Spectre #2 Mitigation - Retpolines

Intel finally published a whitepaper about Spectre #2 Mitigation. The PDF is also featured on Hacker News . It’s a technical whitepaper, but you can see the footprints of lawyers all over the language. For me, it basically says that, yes, Retpolines are indeed incompatible with Controlflow Enforcement Technology (CET) that Intel was planning for later CPUs (PDF , El Reg article ).
CET introduces a shadow stack for return addresses only, and will fail your code into an exception if the normal stack return address and the shadow stack address disagree. Trying to touch and manipulate the shadow stack will also fail into an exception. That is, CET makes touching a return address on the stack toxic by having in effect separate argument and return address stacks, and your code explodes every time you try to do something funny with return addresses. Which is what Retpolines depend on.
Intel also note that Retpolines also require Return Stack Stuffing in order to work properly, because otherwise RET will also speculate and the Retpoline will not work as intended. They also note that external events can interact with the Return Stack Buffer (RSB) and empty it and they don’t actually write but strongly imply that these external events are not a thing you have control over, as these are
There are also a number of events that happen asynchronously from normal program execution that can result in an empty RSB. Software may use “RSB stuffing” sequences whenever these asynchronous events occur:
- Interrupts/NMIs/traps/aborts/exceptions which increase call depth.
- System Management Interrupts (SMI) (see BIOS/Firmware Interactions).
- Host VMEXIT/VMRESUME/VMENTER.
- Microcode update load (WRMSR 0x79) on another logical processor of the same core.
The hardware you run on can either have a Spectre vulnerability and require Retpolines, or have CET and Hardware Spectre Mitigation, but not both. So you generate code for either one or the other, and they suggest instrumentation of the loader to patch all indirect jump callsites as required.

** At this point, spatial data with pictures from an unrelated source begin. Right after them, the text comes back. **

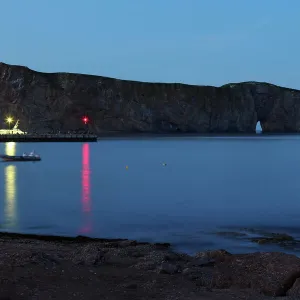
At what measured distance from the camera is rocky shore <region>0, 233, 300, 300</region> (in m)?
10.2

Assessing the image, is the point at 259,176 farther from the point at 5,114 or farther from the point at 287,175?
the point at 5,114

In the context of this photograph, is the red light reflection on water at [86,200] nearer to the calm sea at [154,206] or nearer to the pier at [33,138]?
the calm sea at [154,206]

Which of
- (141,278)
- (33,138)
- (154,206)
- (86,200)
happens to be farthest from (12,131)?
(141,278)

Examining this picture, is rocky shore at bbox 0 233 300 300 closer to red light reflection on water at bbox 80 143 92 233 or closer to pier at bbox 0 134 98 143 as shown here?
red light reflection on water at bbox 80 143 92 233

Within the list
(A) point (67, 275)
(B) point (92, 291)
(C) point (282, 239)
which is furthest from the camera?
(C) point (282, 239)

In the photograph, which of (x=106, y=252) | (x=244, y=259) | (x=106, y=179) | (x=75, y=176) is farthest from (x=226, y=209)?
(x=75, y=176)

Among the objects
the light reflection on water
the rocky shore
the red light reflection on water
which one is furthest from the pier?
the rocky shore

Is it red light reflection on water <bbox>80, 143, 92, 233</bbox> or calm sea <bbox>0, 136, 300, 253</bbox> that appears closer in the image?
calm sea <bbox>0, 136, 300, 253</bbox>

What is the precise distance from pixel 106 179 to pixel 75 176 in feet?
15.2

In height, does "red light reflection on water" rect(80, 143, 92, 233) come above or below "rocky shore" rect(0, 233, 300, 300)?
below

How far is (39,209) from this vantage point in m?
30.8

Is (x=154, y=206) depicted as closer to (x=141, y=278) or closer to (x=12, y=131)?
(x=141, y=278)

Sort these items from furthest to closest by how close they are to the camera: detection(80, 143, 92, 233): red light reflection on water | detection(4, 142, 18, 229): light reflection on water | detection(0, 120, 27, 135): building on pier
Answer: detection(0, 120, 27, 135): building on pier, detection(4, 142, 18, 229): light reflection on water, detection(80, 143, 92, 233): red light reflection on water

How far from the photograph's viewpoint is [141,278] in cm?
1168
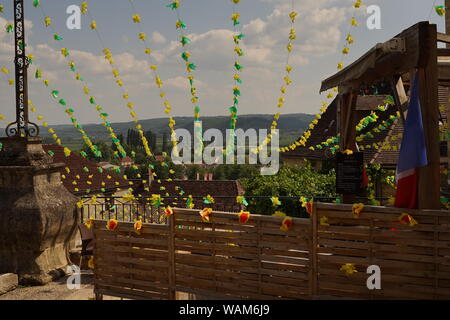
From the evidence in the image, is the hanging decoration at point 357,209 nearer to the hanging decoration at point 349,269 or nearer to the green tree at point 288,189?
the hanging decoration at point 349,269

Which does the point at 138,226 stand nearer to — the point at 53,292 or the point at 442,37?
the point at 53,292

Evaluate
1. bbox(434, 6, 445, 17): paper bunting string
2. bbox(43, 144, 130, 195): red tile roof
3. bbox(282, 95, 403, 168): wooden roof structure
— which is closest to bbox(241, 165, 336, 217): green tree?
bbox(282, 95, 403, 168): wooden roof structure

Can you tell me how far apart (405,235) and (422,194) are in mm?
475

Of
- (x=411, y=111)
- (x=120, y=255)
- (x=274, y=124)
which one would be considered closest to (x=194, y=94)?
(x=274, y=124)

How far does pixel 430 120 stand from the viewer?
4.71 m

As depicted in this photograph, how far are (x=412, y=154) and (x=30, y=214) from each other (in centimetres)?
544

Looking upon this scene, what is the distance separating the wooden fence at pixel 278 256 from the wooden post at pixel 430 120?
0.92 ft

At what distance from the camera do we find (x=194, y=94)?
8.39 metres

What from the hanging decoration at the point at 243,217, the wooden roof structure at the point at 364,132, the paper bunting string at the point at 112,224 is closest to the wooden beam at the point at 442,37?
the hanging decoration at the point at 243,217

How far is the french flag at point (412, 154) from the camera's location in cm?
468

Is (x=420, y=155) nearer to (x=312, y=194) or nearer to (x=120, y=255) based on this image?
(x=120, y=255)

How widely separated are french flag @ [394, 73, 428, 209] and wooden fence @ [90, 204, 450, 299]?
0.78ft


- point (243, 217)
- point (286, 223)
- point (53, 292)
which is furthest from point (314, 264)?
point (53, 292)
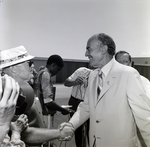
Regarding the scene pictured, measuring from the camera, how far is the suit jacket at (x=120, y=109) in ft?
3.71

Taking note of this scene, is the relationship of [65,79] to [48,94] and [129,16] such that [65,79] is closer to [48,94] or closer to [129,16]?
[48,94]

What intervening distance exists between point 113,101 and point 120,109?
0.20 ft

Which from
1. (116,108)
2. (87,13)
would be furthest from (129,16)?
(116,108)

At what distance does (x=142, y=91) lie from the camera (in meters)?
1.13

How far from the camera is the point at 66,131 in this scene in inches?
45.6

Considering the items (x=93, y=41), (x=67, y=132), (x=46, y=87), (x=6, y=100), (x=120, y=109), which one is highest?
(x=93, y=41)

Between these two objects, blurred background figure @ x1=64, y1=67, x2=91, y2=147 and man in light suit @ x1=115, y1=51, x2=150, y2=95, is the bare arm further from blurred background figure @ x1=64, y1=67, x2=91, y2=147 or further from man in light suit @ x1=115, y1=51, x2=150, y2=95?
man in light suit @ x1=115, y1=51, x2=150, y2=95

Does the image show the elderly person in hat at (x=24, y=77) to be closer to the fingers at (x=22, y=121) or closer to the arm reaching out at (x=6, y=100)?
the fingers at (x=22, y=121)

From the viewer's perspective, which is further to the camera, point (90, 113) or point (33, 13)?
point (90, 113)

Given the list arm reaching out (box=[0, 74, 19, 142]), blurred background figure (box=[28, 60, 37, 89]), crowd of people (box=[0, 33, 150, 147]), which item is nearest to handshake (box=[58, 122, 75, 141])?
crowd of people (box=[0, 33, 150, 147])

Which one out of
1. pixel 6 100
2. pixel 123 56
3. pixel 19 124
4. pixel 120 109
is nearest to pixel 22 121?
pixel 19 124

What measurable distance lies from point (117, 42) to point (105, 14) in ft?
0.64

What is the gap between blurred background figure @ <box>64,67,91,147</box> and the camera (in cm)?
119

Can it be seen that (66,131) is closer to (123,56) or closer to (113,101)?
(113,101)
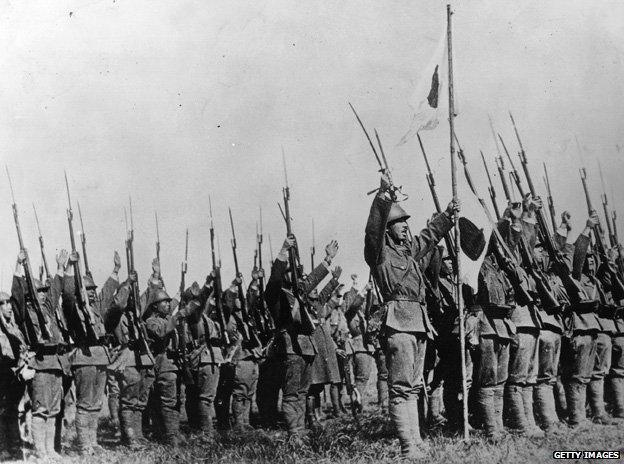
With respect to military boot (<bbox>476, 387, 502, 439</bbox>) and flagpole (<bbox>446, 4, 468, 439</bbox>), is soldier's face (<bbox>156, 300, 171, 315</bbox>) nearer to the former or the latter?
flagpole (<bbox>446, 4, 468, 439</bbox>)

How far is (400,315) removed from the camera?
791cm

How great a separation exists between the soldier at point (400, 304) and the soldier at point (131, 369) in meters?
4.05

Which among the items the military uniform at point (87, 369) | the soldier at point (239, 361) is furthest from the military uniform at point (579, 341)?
the military uniform at point (87, 369)

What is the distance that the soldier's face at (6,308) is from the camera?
9078 millimetres

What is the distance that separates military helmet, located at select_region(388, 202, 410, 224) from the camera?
8297mm

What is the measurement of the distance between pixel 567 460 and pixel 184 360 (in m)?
5.95

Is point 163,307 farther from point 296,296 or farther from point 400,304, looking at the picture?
point 400,304

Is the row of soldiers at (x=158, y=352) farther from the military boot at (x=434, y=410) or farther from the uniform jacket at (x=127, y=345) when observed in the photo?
the military boot at (x=434, y=410)

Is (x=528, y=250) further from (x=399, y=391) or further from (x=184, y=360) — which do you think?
(x=184, y=360)

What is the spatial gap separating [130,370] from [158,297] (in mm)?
1111

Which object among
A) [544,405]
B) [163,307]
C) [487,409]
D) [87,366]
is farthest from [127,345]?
[544,405]

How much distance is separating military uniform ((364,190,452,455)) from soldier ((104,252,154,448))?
4060mm

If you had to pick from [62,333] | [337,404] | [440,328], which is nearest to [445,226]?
[440,328]

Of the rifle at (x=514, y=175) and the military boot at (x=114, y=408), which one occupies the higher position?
the rifle at (x=514, y=175)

That’s not completely insane, as loaders already patch up jump instructions at load time.
They do note that virtual machines in clustered setups with life migration may be at a disadvantage here, as this is a load-time thing and hence you need to expose your worst CPU in a cluster as the virtual CPU to your VMs in order for this to work with migration. That’s already a requirement in heterogenous clusters, but still annoying.
All in all, this is basically disappointing to underwhelming.
The TL;DR is that Retpolines and CET are indeed incompatible, and ld.so is called to the rescue to patch up code at load time for one or the other. The ld.so thing is an interesting observation. It means that the code on disk and the code in memory differ in one more way.
As these things accumulate, the actual on-disk machine instructions mutate over time into a kind of virtual machine notation that on load is adjusted more and more to the needs of the actual machine it’s being executed on. Maybe a thing such as a JVM and a JIT is not the worst thing that has happened to us.